Spatial reasoning question data:
↓
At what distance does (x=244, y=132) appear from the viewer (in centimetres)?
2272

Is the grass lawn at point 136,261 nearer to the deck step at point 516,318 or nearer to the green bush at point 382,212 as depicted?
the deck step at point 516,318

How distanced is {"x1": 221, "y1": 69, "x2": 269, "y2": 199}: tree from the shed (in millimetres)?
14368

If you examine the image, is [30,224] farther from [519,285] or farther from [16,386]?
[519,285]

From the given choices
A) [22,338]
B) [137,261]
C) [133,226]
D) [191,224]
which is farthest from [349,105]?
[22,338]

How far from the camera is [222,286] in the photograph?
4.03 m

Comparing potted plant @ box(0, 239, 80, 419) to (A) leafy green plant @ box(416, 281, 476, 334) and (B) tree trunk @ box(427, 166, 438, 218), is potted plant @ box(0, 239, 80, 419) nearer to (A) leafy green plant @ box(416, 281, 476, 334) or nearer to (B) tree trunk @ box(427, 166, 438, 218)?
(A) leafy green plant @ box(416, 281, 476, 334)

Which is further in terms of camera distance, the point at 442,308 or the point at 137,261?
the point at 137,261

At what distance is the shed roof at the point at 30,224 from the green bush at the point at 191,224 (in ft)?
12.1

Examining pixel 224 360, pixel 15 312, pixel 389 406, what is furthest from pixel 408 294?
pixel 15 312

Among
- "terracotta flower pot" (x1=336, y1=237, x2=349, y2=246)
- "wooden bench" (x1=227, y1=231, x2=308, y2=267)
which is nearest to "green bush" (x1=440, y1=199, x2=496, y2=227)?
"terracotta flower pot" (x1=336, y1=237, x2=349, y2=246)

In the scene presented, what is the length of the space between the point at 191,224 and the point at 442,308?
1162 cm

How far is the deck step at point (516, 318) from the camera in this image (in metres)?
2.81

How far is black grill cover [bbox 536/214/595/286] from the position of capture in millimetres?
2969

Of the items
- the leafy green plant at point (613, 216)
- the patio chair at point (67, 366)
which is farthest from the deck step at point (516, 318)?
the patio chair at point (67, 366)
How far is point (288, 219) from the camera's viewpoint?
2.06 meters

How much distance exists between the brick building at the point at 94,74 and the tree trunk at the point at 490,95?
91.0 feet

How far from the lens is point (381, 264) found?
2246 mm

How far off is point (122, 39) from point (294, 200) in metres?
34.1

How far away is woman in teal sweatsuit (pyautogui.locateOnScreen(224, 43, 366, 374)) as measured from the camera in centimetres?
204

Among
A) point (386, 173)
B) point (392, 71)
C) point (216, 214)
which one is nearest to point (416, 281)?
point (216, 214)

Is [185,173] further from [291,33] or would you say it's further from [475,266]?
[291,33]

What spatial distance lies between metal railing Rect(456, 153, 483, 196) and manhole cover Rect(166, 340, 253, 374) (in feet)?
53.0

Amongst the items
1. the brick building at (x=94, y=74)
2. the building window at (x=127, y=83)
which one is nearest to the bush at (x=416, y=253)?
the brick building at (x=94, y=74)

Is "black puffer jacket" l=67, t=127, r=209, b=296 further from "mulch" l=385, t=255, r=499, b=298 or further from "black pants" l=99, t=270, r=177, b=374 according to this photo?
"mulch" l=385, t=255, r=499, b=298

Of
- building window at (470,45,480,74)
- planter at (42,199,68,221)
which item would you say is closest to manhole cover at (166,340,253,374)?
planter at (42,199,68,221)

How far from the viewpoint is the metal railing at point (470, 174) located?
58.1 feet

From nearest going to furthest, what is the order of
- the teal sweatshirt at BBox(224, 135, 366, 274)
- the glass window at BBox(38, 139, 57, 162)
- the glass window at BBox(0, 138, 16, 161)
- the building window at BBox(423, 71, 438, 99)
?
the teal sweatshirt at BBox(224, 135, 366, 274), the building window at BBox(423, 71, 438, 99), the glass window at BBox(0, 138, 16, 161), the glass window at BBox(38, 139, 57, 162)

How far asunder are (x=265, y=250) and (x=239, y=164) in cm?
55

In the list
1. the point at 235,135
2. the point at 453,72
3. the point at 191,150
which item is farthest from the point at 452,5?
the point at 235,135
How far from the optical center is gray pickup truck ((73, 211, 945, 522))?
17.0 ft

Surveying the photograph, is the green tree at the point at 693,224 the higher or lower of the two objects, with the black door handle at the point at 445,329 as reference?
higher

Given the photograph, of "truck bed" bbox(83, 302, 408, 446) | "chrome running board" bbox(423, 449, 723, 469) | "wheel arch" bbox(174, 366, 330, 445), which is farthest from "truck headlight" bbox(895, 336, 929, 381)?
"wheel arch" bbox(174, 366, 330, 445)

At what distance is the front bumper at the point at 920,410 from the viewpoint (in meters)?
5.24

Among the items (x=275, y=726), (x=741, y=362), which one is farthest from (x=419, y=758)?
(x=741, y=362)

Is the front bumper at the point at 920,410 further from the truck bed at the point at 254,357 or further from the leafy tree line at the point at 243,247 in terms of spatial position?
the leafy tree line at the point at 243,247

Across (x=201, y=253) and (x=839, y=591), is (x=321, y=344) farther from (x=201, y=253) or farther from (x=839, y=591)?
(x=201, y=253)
↑
Everything from the line containing "How far asunder" to the last line of the entries above should be quoted exactly, and only that.

How far asunder are (x=265, y=250) and (x=239, y=164) in cm?
55

In the list
1. the point at 235,135
2. the point at 453,72
3. the point at 191,150
which item is farthest from the point at 452,5?
the point at 235,135
How far from the optical center is gray pickup truck ((73, 211, 945, 522))?
17.0 ft

Surveying the photograph, is the green tree at the point at 693,224 the higher or lower of the two objects, with the black door handle at the point at 445,329 as reference?
higher

Given the photograph, of "truck bed" bbox(83, 302, 408, 446) | "chrome running board" bbox(423, 449, 723, 469) | "wheel arch" bbox(174, 366, 330, 445), which is farthest from "truck headlight" bbox(895, 336, 929, 381)?
"wheel arch" bbox(174, 366, 330, 445)

At what distance is the front bumper at the point at 920,410 from the viewpoint (in meters)?
5.24

Among the items (x=275, y=726), (x=741, y=362), which one is farthest from (x=419, y=758)?
(x=741, y=362)

Is the front bumper at the point at 920,410 further from the truck bed at the point at 254,357 or further from the leafy tree line at the point at 243,247 in terms of spatial position?
the leafy tree line at the point at 243,247

Across (x=201, y=253) and (x=839, y=591), is (x=321, y=344) farther from (x=201, y=253) or farther from (x=839, y=591)?
(x=201, y=253)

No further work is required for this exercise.